Texto proporcionado>
* * * *

Consejos para no olvidar

Me pidieron que redactara consejos para olvidar al hombre o a la mujer “equivocados”.

Quise saber dónde hallar las diez tablas con las mágicas recetas para cancelar en el alma una pena extraordinaria o arrancar ese sabor amargo de las entrañas.

Joaquín Sabina asegura en una canción, que tanto la quería a la pérfida que tardó en aprender a olvidarla diecinueve días y quinientas noches. Otros varones acuden a las bebidas espirituosas, le dedican la última curda, se les “pianta” un lagrimón y escriben un tango mitológico. También están los que, como Silvio Rodríguez, ruegan que los sorprenda una luz cegadora, un disparo de nieve, o que por lo menos se los lleve la muerte, y están aquellos como Serrat, que hacen catarsis dedicándole un himno como el tema: Lucía.

Algunas mujeres practican, como un manotazo de ahogado, los cambios estéticos (nuevo peinado y color de cabello, distinta ropa o manera de vestirse), hacen cursos de aprendizaje insólitos, viajan y viajan por el mundo, o si no les alcanza la plata para tanto, simplemente inician terapia psicológica.

Y las más prácticas, que son la mayoría, se buscan otro tipo y listo.

Finalmente están aquellos, de sexo indistinto, que ansían encontrar a un científico como Howard, el vejete piola que inventó la máquina que borra de la memoria el amor equivocado, tal como se muestra en la última película de Jim Carrey,  Eterno Resplandor De Una Mente Sin Recuerdos.

* * * *

Ítems extraídos>
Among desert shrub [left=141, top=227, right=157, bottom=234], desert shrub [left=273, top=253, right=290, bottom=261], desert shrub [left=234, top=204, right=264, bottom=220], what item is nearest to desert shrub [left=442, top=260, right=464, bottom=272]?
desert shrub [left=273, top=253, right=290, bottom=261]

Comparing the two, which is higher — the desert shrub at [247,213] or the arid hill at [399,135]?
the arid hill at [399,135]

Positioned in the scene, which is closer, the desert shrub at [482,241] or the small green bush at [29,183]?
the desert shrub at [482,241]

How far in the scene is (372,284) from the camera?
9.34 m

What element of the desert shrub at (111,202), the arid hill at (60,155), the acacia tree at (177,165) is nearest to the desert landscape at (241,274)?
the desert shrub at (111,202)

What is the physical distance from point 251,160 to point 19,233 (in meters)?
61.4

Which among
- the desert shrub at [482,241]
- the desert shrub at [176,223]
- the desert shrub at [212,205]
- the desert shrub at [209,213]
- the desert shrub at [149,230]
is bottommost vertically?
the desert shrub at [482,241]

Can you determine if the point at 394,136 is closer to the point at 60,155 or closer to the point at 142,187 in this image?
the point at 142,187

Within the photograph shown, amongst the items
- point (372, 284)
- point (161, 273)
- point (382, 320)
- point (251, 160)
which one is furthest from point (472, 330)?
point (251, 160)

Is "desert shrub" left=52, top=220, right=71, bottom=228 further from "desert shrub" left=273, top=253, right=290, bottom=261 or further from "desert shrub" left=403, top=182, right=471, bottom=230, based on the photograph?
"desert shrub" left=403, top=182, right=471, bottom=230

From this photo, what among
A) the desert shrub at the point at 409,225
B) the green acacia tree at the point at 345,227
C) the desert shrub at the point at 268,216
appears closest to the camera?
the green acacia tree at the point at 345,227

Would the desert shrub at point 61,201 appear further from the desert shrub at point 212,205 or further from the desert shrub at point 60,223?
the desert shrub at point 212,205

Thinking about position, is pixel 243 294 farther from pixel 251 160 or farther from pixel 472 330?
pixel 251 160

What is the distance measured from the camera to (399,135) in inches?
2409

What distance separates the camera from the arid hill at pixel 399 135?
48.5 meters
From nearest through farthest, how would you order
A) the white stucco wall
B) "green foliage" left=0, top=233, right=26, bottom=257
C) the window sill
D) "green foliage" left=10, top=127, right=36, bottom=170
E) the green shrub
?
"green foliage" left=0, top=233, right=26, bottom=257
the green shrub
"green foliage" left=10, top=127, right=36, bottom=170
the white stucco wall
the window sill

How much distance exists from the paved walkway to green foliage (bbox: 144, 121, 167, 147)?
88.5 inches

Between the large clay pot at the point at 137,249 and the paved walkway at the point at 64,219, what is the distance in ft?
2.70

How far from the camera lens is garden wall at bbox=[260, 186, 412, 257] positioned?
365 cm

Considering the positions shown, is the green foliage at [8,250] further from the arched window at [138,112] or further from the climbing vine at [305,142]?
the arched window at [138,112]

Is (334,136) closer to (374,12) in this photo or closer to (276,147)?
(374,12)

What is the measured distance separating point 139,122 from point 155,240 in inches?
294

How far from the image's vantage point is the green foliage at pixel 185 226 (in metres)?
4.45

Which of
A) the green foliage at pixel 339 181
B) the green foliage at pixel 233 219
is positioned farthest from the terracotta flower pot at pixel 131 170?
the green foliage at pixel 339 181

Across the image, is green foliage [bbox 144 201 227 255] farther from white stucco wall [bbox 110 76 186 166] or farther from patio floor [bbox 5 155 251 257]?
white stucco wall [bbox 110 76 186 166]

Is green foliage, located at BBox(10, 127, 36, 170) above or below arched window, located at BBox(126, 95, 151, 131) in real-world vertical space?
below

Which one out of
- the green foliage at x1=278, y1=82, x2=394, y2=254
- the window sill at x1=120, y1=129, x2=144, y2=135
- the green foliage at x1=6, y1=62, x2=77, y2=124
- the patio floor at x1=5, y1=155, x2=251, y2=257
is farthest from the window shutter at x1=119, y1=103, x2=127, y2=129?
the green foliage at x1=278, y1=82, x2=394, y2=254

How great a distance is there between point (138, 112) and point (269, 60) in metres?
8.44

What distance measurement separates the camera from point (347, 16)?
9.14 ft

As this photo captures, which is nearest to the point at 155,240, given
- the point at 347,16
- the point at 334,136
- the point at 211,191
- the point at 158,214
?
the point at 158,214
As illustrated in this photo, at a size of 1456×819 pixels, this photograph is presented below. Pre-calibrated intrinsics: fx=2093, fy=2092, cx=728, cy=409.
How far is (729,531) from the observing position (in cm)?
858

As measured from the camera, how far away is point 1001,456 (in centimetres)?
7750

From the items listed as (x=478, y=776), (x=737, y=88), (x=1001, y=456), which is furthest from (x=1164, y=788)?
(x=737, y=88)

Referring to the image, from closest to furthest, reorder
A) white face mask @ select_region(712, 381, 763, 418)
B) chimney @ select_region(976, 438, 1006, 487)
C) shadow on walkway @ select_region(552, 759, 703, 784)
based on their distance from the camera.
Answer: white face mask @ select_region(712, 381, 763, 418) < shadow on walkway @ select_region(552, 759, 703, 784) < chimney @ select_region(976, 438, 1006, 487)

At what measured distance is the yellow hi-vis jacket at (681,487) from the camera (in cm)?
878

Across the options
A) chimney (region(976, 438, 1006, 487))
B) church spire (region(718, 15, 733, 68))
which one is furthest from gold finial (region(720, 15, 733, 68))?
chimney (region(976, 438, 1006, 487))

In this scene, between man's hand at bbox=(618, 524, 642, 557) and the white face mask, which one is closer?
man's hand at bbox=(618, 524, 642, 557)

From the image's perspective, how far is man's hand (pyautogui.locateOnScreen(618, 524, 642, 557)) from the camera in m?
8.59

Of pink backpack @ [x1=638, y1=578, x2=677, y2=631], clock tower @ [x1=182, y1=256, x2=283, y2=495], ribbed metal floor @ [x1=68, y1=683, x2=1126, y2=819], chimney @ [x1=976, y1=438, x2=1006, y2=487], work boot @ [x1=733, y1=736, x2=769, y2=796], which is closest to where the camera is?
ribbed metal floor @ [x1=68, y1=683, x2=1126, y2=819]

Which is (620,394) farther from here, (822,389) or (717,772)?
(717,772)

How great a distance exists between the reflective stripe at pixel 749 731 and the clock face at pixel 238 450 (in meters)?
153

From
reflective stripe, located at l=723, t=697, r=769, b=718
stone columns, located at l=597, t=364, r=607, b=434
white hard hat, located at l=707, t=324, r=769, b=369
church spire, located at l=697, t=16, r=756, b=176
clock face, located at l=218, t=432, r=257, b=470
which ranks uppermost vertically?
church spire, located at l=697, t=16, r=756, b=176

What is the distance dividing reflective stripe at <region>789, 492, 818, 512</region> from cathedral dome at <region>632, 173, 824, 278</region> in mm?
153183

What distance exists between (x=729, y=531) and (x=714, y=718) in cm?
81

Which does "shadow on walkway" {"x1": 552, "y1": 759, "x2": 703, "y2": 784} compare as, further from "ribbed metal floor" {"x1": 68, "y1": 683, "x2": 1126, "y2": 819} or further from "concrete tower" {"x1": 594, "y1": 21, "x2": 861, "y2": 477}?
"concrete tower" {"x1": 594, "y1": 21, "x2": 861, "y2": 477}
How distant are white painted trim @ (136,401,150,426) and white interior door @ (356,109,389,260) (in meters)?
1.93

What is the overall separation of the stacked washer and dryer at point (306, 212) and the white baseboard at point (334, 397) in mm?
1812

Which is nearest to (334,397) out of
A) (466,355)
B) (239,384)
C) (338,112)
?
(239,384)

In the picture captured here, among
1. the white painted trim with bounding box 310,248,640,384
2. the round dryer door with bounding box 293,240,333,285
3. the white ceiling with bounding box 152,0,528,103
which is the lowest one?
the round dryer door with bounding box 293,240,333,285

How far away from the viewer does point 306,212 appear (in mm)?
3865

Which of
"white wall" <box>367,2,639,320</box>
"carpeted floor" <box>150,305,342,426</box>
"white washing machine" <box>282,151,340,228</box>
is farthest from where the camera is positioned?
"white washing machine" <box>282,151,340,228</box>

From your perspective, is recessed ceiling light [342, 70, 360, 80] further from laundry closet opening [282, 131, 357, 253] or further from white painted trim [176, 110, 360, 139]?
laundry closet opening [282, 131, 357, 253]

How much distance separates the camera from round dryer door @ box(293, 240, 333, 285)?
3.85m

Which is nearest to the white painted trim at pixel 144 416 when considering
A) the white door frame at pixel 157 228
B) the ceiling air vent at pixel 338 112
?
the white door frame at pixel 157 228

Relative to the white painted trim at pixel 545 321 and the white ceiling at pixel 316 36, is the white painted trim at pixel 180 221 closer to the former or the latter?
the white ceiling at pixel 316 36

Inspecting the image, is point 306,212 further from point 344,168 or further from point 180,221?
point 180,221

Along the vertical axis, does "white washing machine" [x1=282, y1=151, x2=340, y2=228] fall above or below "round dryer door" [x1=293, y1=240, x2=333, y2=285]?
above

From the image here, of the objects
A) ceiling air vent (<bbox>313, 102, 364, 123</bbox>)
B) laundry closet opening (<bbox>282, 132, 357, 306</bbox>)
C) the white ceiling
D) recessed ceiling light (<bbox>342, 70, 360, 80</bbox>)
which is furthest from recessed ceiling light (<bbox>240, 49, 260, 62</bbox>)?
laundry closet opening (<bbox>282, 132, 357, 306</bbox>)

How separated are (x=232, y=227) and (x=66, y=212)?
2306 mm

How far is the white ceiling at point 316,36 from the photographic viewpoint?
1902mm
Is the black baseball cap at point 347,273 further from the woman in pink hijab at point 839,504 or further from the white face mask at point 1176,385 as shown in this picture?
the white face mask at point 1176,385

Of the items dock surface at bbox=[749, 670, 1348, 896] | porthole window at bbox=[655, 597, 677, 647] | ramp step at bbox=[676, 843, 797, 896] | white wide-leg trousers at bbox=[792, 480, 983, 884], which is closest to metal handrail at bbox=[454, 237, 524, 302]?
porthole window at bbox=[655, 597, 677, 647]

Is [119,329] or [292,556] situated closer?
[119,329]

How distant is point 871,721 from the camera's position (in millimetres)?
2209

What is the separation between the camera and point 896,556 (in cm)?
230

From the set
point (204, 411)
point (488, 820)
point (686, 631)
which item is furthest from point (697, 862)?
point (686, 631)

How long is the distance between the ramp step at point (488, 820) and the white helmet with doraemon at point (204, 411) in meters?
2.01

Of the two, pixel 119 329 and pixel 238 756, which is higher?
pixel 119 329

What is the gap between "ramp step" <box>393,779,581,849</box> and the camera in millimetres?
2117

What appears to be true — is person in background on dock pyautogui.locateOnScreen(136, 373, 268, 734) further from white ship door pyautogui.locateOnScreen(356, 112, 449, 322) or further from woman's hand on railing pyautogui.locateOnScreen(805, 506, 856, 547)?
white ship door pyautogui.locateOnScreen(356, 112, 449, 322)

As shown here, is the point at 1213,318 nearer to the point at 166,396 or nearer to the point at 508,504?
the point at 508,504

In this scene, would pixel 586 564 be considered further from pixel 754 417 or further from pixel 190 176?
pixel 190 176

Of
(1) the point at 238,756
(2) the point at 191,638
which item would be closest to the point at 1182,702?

* * * *

Qué hacer>
(a) Del párrafo del texto sobre el desamor que empieza con «Algunas mujeres practican», enumera todo lo que hacen esas mujeres.
(b) Extrae sin cambios del texto sobre el desamor el fragmento comprendido entre «Consejos para no» y «de las entrañas.», ambos incluidos.
(c) Continúa el texto sobre el desamor a partir de su última oración.

Respuestas por tarea>
(a)
- Practican cambios estéticos (nuevo peinado y color de cabello, distinta ropa o manera de vestirse).
- Hacen cursos de aprendizaje insólitos.
- Viajan y viajan por el mundo.
- Si no les alcanza la plata para tanto, inician terapia psicológica.

(b)
Consejos para no olvidar

Me pidieron que redactara consejos para olvidar al hombre o a la mujer “equivocados”.

Quise saber dónde hallar las diez tablas con las mágicas recetas para cancelar en el alma una pena extraordinaria o arrancar ese sabor amargo de las entrañas.

(c)
De pronto, mientras empezaba a redactar esa posible lista de sugerencias para gambetear el sufrimiento, mis neuronas me enfrentaron a una inesperada remembranza, una anécdota extemporánea que yo creía sepultada. Tenía yo once años cuando en el aula donde cursaba la escuela primaria apareció de visita una inspectora docente. La funcionaria era muy alta y la rememoro con un gesto adusto y una mirada terrible. Me eligió para pasar al frente y temblando me acerqué a la pizarra.  Una vez allí me pidió con su tono de emperador romano que resolviera una simple cuenta de multiplicar, pero yo estaba tan confundido por el miedo que esa señora me inspiraba, que no pude hacerlo. Sentía mi cabeza totalmente vacía, sin conocimientos previos. Entonces ella sentenció duramente: “Alumno, si usted no puede ejecutar esta operación matemática en quinto grado, yo debería mandarlo de nuevo a primero, ya mismo”.  Con la sangre aún congelada por aquella imagen, me pregunto hoy si en la vida nuestros cambios cualitativos, es decir, la tan famosa evolución, la alcanzamos precisamente si logramos re-significar las experiencias pasadas y no al revés, cuando volvemos a tropezar con la misma piedra por haberlas enterrado. 

Entonces, en vez de olvidarlo, sugiero agradecer en silencio al amor equivocado, porque nos enseñó todo lo que no queremos volver a vivir nunca más. Si no, quizás corremos el riesgo de descubrir que Dios es aquella inspectora que me retó a mi, aquella vez, cuando era chico.